4. Taxes and Insurances

 

You will also need to figure out how to file your federal as well as State taxes after your divorce. When you were married, most likely you would have been doing a joint filing for your taxes which would then have given you considerable tax savings through deductions. But, now that you would be filing as a single, then you may end up paying more in taxes. If you have children, you will then need to determine which parent will claim them as dependents. You may also need to pay taxes on any assets that you receive as part of the divorce.

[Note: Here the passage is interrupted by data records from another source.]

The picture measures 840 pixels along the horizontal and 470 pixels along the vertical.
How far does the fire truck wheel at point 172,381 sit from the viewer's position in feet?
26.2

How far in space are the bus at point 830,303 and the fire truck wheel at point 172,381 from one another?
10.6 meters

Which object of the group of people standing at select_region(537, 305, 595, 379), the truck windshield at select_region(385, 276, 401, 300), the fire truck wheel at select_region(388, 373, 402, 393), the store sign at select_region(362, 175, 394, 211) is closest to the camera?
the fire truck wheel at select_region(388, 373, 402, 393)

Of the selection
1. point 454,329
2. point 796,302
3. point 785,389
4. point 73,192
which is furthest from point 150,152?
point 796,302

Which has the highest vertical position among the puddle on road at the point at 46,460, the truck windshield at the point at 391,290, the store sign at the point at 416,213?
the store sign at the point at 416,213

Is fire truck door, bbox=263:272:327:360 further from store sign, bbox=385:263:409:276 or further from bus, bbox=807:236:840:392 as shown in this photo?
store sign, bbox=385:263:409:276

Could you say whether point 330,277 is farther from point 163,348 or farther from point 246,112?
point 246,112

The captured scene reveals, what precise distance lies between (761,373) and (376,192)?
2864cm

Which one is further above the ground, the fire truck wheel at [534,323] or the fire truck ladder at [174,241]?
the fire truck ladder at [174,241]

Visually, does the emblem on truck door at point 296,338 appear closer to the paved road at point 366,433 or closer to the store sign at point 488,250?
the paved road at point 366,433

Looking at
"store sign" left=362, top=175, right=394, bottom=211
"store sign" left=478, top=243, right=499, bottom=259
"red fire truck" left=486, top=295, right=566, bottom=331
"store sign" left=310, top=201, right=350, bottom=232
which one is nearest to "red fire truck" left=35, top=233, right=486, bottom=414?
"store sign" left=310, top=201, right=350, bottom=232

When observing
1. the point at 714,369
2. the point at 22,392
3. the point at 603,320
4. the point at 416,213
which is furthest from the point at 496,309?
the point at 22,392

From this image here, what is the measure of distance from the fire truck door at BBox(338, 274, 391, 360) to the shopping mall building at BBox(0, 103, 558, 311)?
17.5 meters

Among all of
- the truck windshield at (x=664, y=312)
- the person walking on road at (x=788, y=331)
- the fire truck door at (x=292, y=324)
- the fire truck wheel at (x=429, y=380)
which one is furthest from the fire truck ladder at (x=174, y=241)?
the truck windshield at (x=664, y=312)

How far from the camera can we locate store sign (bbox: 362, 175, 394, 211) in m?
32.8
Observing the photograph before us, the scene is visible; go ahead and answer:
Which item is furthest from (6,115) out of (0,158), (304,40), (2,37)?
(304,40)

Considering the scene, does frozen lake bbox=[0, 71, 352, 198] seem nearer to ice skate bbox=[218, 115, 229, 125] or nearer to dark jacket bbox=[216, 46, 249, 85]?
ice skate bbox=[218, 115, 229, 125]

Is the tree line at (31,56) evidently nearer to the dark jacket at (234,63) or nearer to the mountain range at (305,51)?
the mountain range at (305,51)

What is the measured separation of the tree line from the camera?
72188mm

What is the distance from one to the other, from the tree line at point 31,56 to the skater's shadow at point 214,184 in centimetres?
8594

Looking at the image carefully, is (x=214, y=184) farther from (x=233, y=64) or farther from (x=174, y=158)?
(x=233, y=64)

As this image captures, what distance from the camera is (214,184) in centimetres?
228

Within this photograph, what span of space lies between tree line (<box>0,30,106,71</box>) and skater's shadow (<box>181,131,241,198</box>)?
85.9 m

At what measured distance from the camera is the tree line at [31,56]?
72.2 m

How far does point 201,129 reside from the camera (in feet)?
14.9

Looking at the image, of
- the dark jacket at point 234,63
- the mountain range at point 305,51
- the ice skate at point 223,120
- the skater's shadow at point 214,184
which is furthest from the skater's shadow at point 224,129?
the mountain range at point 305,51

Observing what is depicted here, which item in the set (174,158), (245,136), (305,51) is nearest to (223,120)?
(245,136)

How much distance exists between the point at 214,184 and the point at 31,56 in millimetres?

This is a complex issue, and you should get professional help from a tax consultant to make sure that you do not end up paying more taxes than you owe. You will also need to make sure that you have adequate insurance coverage after your divorce. This includes health insurance, life insurance, and disability insurance. If you have children, you will need to ensure that they are covered by health insurance. You may also need to get renter’s insurance if you are moving into a new home. It’s important that you hire a professional who can give you unbiased advice in navigating these situations.

 

 

Let’s summarize what we have discussed in this MoneyTalk.

 

A divorce is an unfortunate event that has a tremendous emotional as well as financial impact on the lives of everyone involved. If it is unavoidable, then couples need to be pragmatic about the situation and work towards having a financially manageable post-divorce life. While going through the divorce proceedings, one should consider these important issues that they will have to deal with:

 

1. Distribution of Property including Assets and Liabilities

2. Child Custody, Child Support and Alimony

3. Retirement Accounts

4. Taxes and Insurances

 

It is important to handle money and personal finance-related matters so that the involved parties can emerge from the divorce with as much less financial damage as possible. Even though the union may have ended, you both are individuals who need to survive and thrive financially. Planning and preparation will go a long way in helping you recover from the financial damages of the divorce.